I 've read the complete thread, message by message, so I think I can give my oppinion now.
It doesn't matter if you are under Item Lock T1 or your opponent's Joltik can do 180 damage in T1. What really matters is that you can adapt yourself to the metagame. When I started back in the BW begginings, I haven't any really competitive card since DRX, when I got 3 Garbodors. So, when I got them, I started to play Garbodor + techs against the metagame of my city. And now I think I learnt a lot from that. It's true that there are powerful decks, but each player plays something that adapts to him/her. For example, I can't play NM, not because of hate or something like that. It's because I preffer to play a healing or a disruption deck. So, what can I do against my bad match ups? Techs.
I don't want to get into my deck list but my list for Ho-Oh EX is good. I too favor strategies that maintain my resources. Because I run things like Max Potion, I can't afford to run things that would force me to discard them. I play other cards to sub them. My deck is pretty standard as for what competitive deck structure should be.
The goal from the start of the game is to make sure both players get to play without being shut down from the start. First turn rules were change to prevent donks. Look at Mario Maker's 100 man challenge. If you play the expert courses, the game doesn't give you well made courses, it gives you any the server considers 'hard'.
What if this course started with a spring or P Switch that fell from the sky and you needed it to get past the first part or you have to jump of a cliff and die, then start again? This isn't a mechanical issue or an issue with a players understanding of mechanic, its a problem with understanding what good design is. You as the player are being punished for playing the game because you have no idea that was going to happen so you pretty much are starting with 99 lives rather than the 100 you should have had. What if you have 1 or 2 lives left and get a stage like this for your last one? You're pretty much doomed from the start!
Sure you can predict to play stages like this so should you risk a life going for a blind jump to maybe hope you get that stage and don't lose one right from the start? Good level designers would never do this because the player should
at least see the stage before expecting to deal with the mechanics of the stage. Item lock is much of the same. Why should a player risk their matchups against other decks just to play against one you might never play against? If the designers see a problem with pacing with the game, they are to address it. After all, this is a multiplayer game so it should be as balanced all throughout the game.
As for Night March, things like this shouldn't exist because of the type of game Pokemon is. Until its your opponent's turn, you're playing solitaire. You can't disrupt your opponent, slow them down or counter cards on their turn. You have to sit there and wait. Because this mechanic doesn't exist in Pokemon, the developers have to (or should rather) take extra care with design when making burn or speed card, because that interaction isn't there like with other card game.
My case was never I don't like these deck (well I don't) or to come off as complaining but to talk about game design and balance as a game designer who works with mechanics.
So...This thread has been completely derailed... IT"S A CRAZY TRAIN!

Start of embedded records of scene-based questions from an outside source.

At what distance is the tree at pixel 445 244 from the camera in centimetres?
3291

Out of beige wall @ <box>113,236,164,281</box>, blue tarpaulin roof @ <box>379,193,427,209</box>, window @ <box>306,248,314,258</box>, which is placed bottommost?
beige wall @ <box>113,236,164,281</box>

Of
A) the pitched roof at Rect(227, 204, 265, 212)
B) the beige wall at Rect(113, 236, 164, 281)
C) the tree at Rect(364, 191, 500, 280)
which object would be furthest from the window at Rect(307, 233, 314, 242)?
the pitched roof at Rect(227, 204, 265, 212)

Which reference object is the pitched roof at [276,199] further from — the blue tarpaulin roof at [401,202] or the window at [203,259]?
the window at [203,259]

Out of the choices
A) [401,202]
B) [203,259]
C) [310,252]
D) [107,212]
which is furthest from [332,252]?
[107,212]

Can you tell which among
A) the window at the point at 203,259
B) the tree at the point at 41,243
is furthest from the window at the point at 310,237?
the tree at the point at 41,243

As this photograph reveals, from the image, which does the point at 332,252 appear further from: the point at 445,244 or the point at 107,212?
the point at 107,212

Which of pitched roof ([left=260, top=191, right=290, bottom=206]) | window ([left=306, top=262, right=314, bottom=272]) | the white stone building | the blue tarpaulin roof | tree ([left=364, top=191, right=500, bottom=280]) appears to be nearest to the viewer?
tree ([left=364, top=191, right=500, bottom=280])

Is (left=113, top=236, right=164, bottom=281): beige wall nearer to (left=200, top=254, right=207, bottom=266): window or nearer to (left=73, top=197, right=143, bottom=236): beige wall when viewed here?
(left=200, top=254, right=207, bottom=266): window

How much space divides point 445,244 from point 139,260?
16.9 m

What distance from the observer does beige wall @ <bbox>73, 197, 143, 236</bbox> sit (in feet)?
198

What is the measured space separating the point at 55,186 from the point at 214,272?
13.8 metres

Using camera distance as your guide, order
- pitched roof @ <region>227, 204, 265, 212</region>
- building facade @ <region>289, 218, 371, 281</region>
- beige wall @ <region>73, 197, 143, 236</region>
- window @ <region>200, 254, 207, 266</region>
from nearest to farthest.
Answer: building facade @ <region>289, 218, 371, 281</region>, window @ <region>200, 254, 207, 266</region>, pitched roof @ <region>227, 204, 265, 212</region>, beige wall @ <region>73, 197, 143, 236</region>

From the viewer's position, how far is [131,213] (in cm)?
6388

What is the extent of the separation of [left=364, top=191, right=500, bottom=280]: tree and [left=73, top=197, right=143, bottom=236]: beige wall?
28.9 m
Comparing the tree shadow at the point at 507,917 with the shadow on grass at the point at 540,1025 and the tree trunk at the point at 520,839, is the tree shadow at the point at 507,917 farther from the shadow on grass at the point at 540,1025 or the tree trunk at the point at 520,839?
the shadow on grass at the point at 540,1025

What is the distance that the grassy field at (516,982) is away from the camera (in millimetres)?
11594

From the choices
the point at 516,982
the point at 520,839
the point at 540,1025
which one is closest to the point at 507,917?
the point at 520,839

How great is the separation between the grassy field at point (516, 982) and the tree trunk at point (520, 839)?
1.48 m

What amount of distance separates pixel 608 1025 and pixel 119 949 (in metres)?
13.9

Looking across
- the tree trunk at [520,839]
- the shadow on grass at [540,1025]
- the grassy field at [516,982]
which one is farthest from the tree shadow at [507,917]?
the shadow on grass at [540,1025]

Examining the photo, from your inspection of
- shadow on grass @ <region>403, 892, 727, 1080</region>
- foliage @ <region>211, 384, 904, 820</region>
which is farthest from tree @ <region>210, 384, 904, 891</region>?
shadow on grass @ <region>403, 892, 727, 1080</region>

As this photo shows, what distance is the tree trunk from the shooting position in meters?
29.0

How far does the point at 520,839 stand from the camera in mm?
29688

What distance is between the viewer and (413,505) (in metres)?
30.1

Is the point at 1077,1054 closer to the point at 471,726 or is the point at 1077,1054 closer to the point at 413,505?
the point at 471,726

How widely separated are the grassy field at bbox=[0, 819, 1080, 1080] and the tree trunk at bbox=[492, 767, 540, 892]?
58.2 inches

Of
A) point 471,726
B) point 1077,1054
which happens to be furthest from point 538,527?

Either way, here's what I would say losing to the game is:
- Dead Draw
- A deck that can't abuse the only existing engine
- Bad Flips
Outside of luck, I don't think it is the game's fault.
I know, I didn't want this to happen and I tried many times to put it back on track. When I say losing to the game, I mean losing to effects rather than the player, if that makes any sense. Item lock wins the game, not the player. That's an example.